Logistic regression

#1
Hi guys,

I am a little noob in statistics and I need your help to run a logistic regression in SPSS for the data that I have.

I have a dichotomous outcome: final vision 20/60 or better and final vision <20/60 vision.
The other variables that I want to fit in the model is:
Age: scale
Sex: Male, female
Surgery, cataract, glaucoma, vitrectomy, injections.
pain: no, yes
baseline vision: LP, CF, NLP, etc (these are not scales but categorical too.
Please see the attached picture Untitled.png

how to fit these variables in a regression model. Please let me know!

Thanks for your help.
 
Last edited:

hlsmith

Omega Contributor
#2
You lol them in and run the model, it looks like most of the independent variables are categorical. What is your sample size?
 
#3
You lol them in and run the model, it looks like most of the independent variables are categorical. What is your sample size?
My sample size is 250. Also would the sample size affect how I do my regression model ?

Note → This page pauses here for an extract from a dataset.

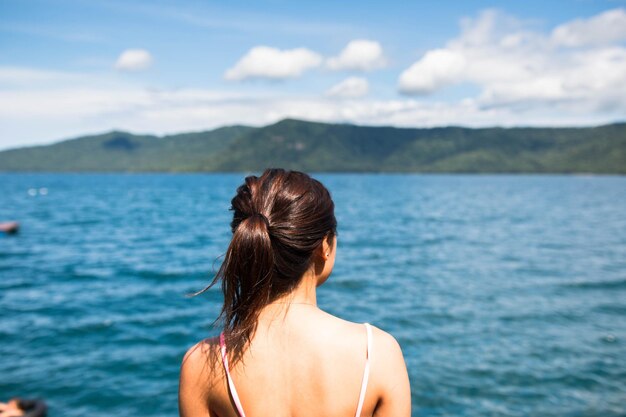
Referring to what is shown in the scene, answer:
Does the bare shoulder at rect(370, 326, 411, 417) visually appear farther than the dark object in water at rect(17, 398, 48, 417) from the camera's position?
No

I can put them all in the model but my question is these categorical variables the have more than 2 categories, should I create a dummy variables for them and all minus one in the model of just put them as is and mark them as categorical in the model itself?

Thanks
 
#4
My sample size is 250. Also would the sample size affect how I do my regression model ?

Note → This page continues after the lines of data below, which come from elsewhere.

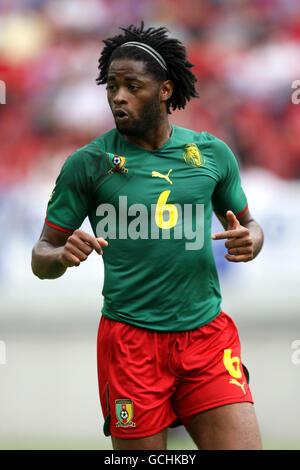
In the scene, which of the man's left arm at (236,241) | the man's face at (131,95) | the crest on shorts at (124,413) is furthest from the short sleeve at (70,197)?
the crest on shorts at (124,413)

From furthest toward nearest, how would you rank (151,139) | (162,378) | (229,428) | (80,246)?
1. (151,139)
2. (162,378)
3. (229,428)
4. (80,246)

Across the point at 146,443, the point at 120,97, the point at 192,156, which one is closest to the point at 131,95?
the point at 120,97

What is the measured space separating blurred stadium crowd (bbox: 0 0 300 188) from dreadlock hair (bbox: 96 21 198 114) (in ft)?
14.4

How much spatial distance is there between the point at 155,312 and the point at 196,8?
584 centimetres

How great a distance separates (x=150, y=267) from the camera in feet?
9.61

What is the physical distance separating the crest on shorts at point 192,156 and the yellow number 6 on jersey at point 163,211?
195 millimetres

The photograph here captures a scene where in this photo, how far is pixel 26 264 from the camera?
7344 millimetres

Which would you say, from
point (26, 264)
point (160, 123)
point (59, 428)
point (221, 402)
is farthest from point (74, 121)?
point (221, 402)

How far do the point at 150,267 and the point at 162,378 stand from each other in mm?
444

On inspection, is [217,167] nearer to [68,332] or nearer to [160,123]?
[160,123]

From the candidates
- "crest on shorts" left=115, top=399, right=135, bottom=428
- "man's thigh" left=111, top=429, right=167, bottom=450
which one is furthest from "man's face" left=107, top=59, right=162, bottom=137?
"man's thigh" left=111, top=429, right=167, bottom=450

I can put them all in the model but my question is these categorical variables the have more than 2 categories, should I create a dummy variables for them and all minus one in the model of just put them as is and mark them as categorical in the model itself?

Thanks
Just because the software allows you to "fit them all in the model" doesn't mean it's the right thing to put them all in the model. Having more parameters estimated relative to fewer at a given sample size runs risks of overfitting, inappropriate parameter estimates, and other problems. Sample size is very important and the total sample size is less important in this case than the group size you have for the smaller group (if you have 5 events and 245 non events, this is far worse, generally speaking, than having 50 events and 50 non events (smaller total sample size)). The more terms you estimate in the model, the more degrees of freedom you eat up.
 

j58

Active Member
#5
@Nooooooby - You can create a set of k-1 dummy variables for each k-category independent variable; however, it is common for statistical software to do this for you. You should look at the documentation for the logistic regression program in SPSS, and see if there is an option to enter categorical variables as factors.

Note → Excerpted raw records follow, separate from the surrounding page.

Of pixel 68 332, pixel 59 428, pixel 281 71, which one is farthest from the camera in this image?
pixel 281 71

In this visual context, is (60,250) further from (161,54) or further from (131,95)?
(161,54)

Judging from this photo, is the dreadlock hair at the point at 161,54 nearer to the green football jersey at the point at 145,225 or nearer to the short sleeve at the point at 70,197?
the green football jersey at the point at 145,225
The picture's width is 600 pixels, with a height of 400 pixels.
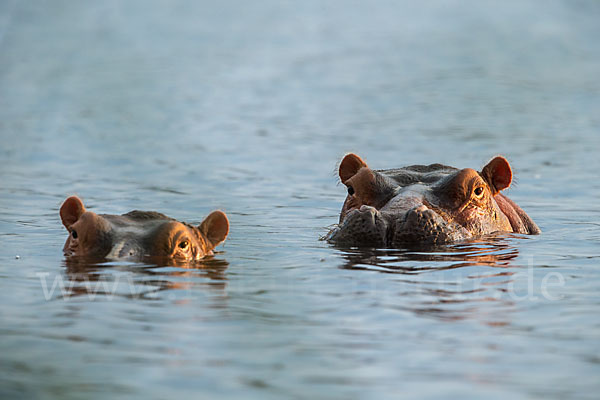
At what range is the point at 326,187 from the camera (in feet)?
66.1

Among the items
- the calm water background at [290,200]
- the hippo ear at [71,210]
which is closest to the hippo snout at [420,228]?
the calm water background at [290,200]

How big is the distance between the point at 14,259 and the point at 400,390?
19.4 ft

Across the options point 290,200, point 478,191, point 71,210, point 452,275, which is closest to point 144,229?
point 71,210

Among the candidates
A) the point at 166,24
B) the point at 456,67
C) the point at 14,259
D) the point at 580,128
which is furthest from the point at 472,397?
the point at 166,24

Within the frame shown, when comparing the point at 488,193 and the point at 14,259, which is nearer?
the point at 14,259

I wonder, though, why you've dichotomized a perfectly good continuous outcome, like visual acuity.
 
Last edited:
#6
I wonder, though, why you've dichotomized a perfectly good continuous outcome, like visual acuity.
I'm unsure if the OP is a similar background/mindset, but my experience is that medical researchers do this a lot because they want a "firm" guideline to say if X then Y, otherwise do Z. Blood pressure guidelines, abnormal lab values, many other things where medicine dichotomizes so they can make practice guidelines (not saying this is correct, as often it is arbitrary).
 

j58

Active Member
#7
I'm unsure if the OP is a similar background/mindset, but my experience is that medical researchers do this a lot because they want a "firm" guideline to say if X then Y, otherwise do Z. Blood pressure guidelines, abnormal lab values, many other things where medicine dichotomizes so they can make practice guidelines (not saying this is correct, as often it is arbitrary).
Yes, I know. Doctors are notorious dichotomaniacs. But, in my experience, if you explain to them why they shouldn't do that, they listen. Dichotomizing a continuous outcome results in loss of statistical power and obfuscates the true functional relationship between the treatment/exposure and the outcome. When the outcome is continuous, the analysis should always be done on the continuous variable. Once the relationship between the treatment/exposure and the outcome is understood, cutpoints for treatment decisions can be decided on.
 

hlsmith

Omega Contributor
#8
I agree with all the above comments, in addition - which wasn't directly mentioned, you would want to make sure there wasn't a non-linear relationship between a continuous variable and the outcome. I think this gets overlooked even by people that are using the variables in its continuous format.